In the corporate space I facilitate, train, and coach independently, my clients’ trust allowing me the space to perform to my highest potential. Elate has afforded me relief from carrying the work alone. You cannot be hyper-independent in community – and while I have for so long chosen to carry this very deep and heavy work alone, I have come to recognize it is a coping mechanism developed at some point to keep me safe from being let down, disappointed by, or abandoned by others.
Elate has shown me that creating, building, and holding sacred spaces for others, and doing it well, happens WITH others -- with amazing, intuitive, present, intentional, and purposeful partners. It happens through the voices who envision and build the space, the members of the circle who create the connections through their exchanges and reflections, and the trusting relationships with body and healing practitioners, artists, gentle organizers, and chefs who co-created the experience of Shine! 2026.
-- Ultimately, Shine! has show me that elevated learning and transformational experiences happen with others, in community, with with intentionality, partnership, trust, vulnerability, and purpose. Elate isn’t mine – it is ours.
Thank you to the people who are attending, you are the bright sparks of Shine! What a gift it has been. I look forward to our next spaces -- where we lift ourselves and others up.
A Conversation on Environment
Let’s have a quick talk about environment, as illustrated by my first car.
The car that got me through Idaho winters, that turned into my sweet, all-season ride in Santa Barbara.
When I was in college I had a camouflage Volkswagen Thing -
You could see the road through the floorboards, the heater was fed by the gas tank, with the ever-present potential to combust, and the windows were plastic.
Why camo? It came into my life at a time and in a space where I felt unseen and had to find some way to express myself – to be seen. (Yes, I now see the irony of asking for a car paint that conceptually made me invisible).

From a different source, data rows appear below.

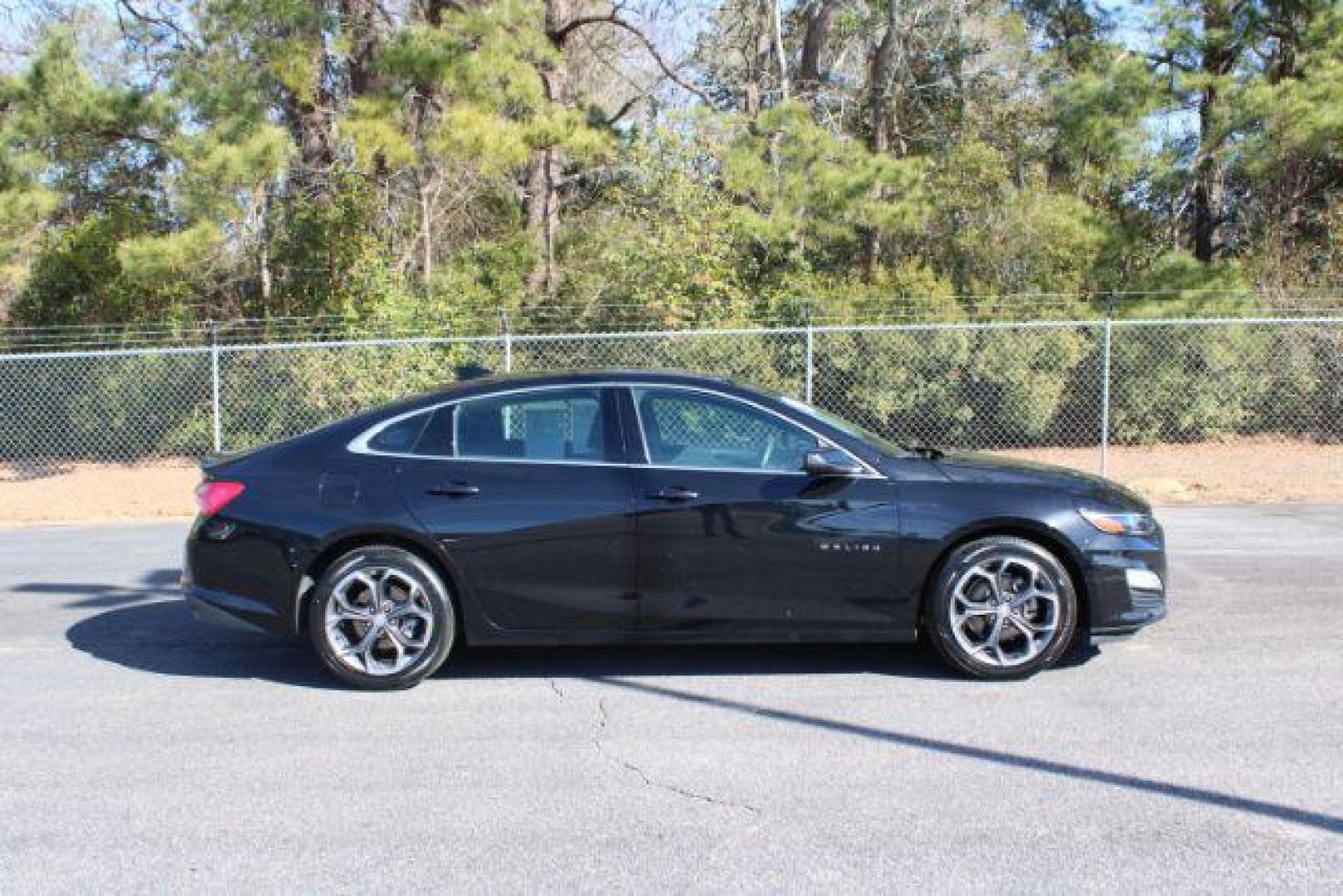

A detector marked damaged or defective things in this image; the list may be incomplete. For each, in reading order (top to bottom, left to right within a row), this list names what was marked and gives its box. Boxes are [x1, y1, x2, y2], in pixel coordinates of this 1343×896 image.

crack in asphalt [543, 677, 757, 816]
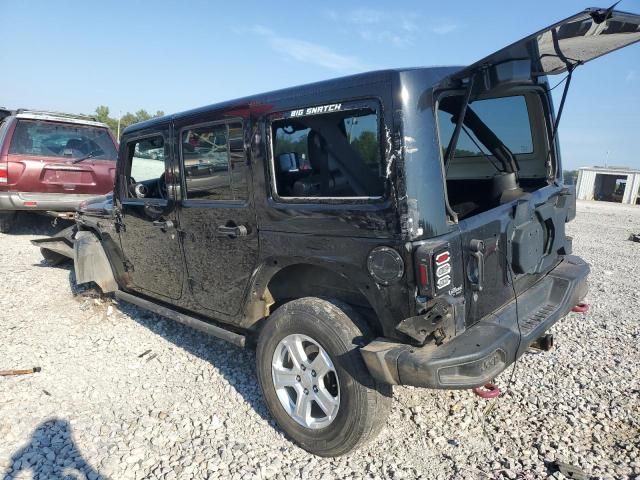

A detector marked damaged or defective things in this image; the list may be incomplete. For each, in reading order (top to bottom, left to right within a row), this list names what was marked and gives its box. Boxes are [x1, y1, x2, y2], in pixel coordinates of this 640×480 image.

damaged rear bumper [362, 256, 588, 388]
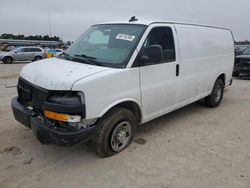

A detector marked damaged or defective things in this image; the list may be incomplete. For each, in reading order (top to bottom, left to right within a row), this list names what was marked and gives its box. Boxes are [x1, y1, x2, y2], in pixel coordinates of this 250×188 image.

damaged front bumper [11, 97, 97, 147]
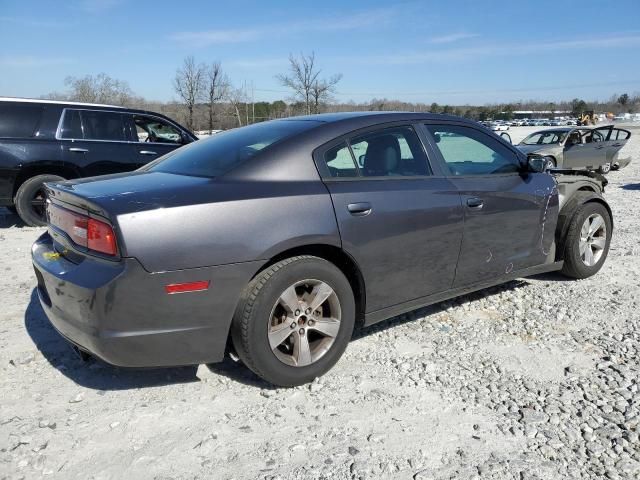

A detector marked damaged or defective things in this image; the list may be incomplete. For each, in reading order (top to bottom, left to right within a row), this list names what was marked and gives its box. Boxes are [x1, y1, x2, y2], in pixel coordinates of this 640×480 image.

damaged car [32, 114, 612, 388]
damaged car [516, 125, 632, 174]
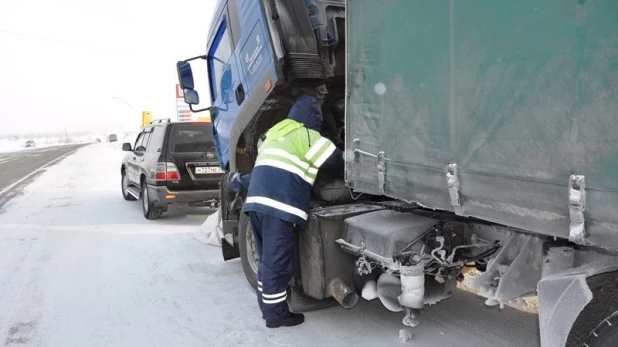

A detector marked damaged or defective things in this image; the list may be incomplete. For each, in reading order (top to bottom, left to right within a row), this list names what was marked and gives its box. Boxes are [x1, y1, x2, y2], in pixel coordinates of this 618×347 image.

damaged truck cab [177, 0, 616, 347]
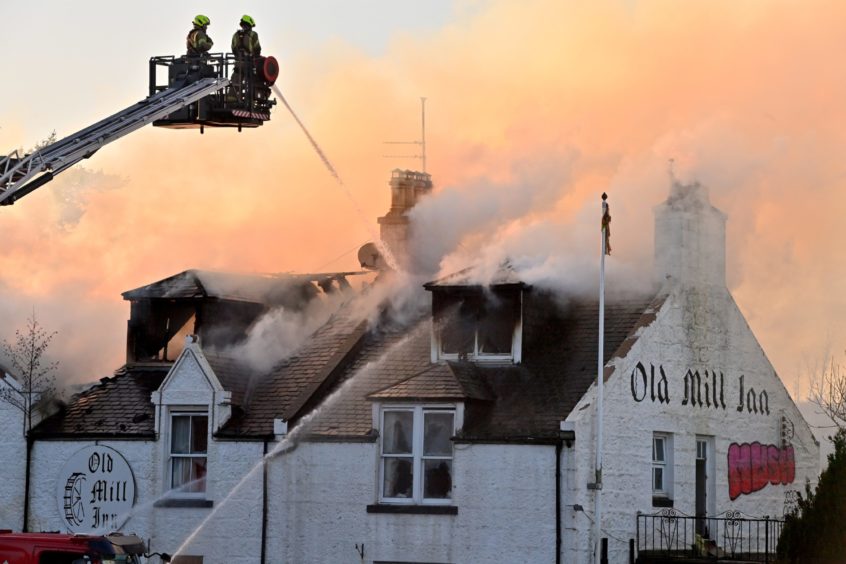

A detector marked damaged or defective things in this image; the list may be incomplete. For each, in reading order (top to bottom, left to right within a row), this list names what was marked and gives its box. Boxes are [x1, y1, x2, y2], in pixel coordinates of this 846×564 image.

burnt roof section [121, 268, 362, 304]
burnt window opening [438, 288, 524, 364]
burnt roof section [33, 364, 169, 438]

In the coldest weather the plastic windows would crack, and any hill could only be ascended in first gear, the little engine behind me screaming in frustration. One long trip from northern to southern Idaho in winter left me with frostbite on my fingertips.
But, oh – when I moved to Santa Barbara, my little Thing with the top down, great gas mileage – it moved me, defined me. Gave me sweet pleasure in the sunshine and warmth, roared down the hills freed by gravity, in its top gear. It was elation.
Context is everything; it was the same car on the cold rolling hills of the northern Idaho Palouse as well and on the bright, sunny streets of Santa Barbara. I was much the same as well, however the context impacted me greatly. Like the little car, in one place I could thrive, in the other, more inhospitable space, it was all about surviving.
How does context impact our development? What does the environment do to our ability to learn and grow?
The human brain has plasticity – the ability to continue to make connections, literally until we die. It how those who have had brain damage or lost a limb can recover critical skills.
Or learn a new language, or pick up piano in retirement – or practice a new and precious kind of presence that allows us to be with self, grow self, know self.
When we feel safe, secure we are more open to experiences. When not, when our brain is in fight or flight, freeze or fawn, we lose our ability to critically think. Thriving versus surviving.
That is what Elate is about – step away from the context that keeps us in habit, in the cold, and bring ourselves into the warmth of human connection and mutual purpose.